* [Exercices]
1 - Dans le texte sur le café, quel écrivain le narrateur s'imagine-t-il parfois être ?
2 - Recopiez les enregistrements depuis leur début jusqu'à la ligne qui contient « 543,407,592,446 », celle-ci comprise, sans reproduire les images.

* [Texte du document]

****************************************

Photo : Alain Barbero | Texte : Marcus Klugmann | Traduction : Sylvie Barbero-Vibet

 

Comme les parents de ma petite amie de l’époque préféraient les cafés au mobilier et à la musique uniformes, je me suis senti un peu comme un hôte (qui fait payer ses clients à la fin). Même si je n’étais pas du genre à faire la conversation, j’ai tout de même essayé de briser la glace. J’ai donc raconté que ces derniers temps, je m’asseyais tous les jours à cette table du fond, que j’y écrivais et lisais, je décrivais à quel point c’était joli à la lueur de la bougie, quand elle vacille un peu sur la page devant soi, dans quelle bulle confortable on se trouve protégé par le hâlo de lumière, à l’abri de tous les maux passés, présents et futurs du monde et des autres convives, tout en étant nourri par le placenta cotonneux et prometteur de leurs murmures …
Je me suis peut-être un peu emporté, excusez-moi, ce n’était certainement pas la formulation exacte. Mais j’ai conclu mon petit exposé de la manière suivante : parfois, je m’imagine être Peter Altenberg à Vienne, il y a cent ans. C’était un écrivain qui vivait quasiment au café. Aujourd’hui encore, il y est assis sous forme de statue à sa place habituelle. Peut-être qu’ils mettront aussi un jour une statue de moi ici, penché sur mes manuscrits, à la table du coin. Héhé.

****************************************

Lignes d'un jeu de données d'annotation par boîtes
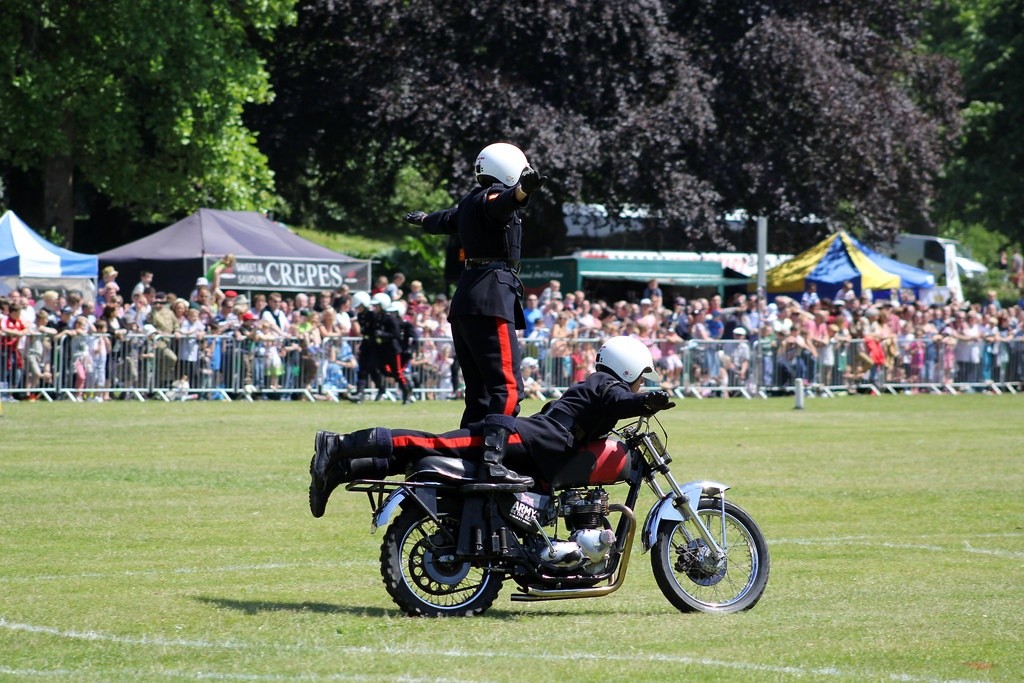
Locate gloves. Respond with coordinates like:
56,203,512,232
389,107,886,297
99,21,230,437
519,167,547,193
644,390,675,410
402,211,428,226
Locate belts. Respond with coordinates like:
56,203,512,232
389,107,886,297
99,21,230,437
463,258,521,273
543,407,592,446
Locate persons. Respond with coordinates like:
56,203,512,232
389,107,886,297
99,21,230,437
1010,248,1024,288
309,336,677,518
517,280,1024,401
998,250,1009,283
406,143,547,487
0,266,466,404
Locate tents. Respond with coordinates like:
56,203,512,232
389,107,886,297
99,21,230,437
748,230,935,310
98,209,372,303
0,210,99,306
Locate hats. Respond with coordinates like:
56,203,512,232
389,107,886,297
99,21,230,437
242,313,256,321
197,277,208,286
103,266,118,278
226,291,238,298
733,327,746,335
61,306,73,314
172,298,190,308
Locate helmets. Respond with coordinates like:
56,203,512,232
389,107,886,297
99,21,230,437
595,335,659,384
351,291,371,310
371,293,391,311
387,301,407,318
474,143,531,188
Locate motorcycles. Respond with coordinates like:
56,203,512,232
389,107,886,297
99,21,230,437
343,387,773,619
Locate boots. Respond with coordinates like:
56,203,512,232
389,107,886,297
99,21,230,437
310,427,392,496
480,414,534,485
309,456,389,519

****************************************

* [Réponses aux exercices]
1 - Peter Altenberg, à Vienne, il y a cent ans.

2 -
Locate gloves. Respond with coordinates like:
56,203,512,232
389,107,886,297
99,21,230,437
519,167,547,193
644,390,675,410
402,211,428,226
Locate belts. Respond with coordinates like:
56,203,512,232
389,107,886,297
99,21,230,437
463,258,521,273
543,407,592,446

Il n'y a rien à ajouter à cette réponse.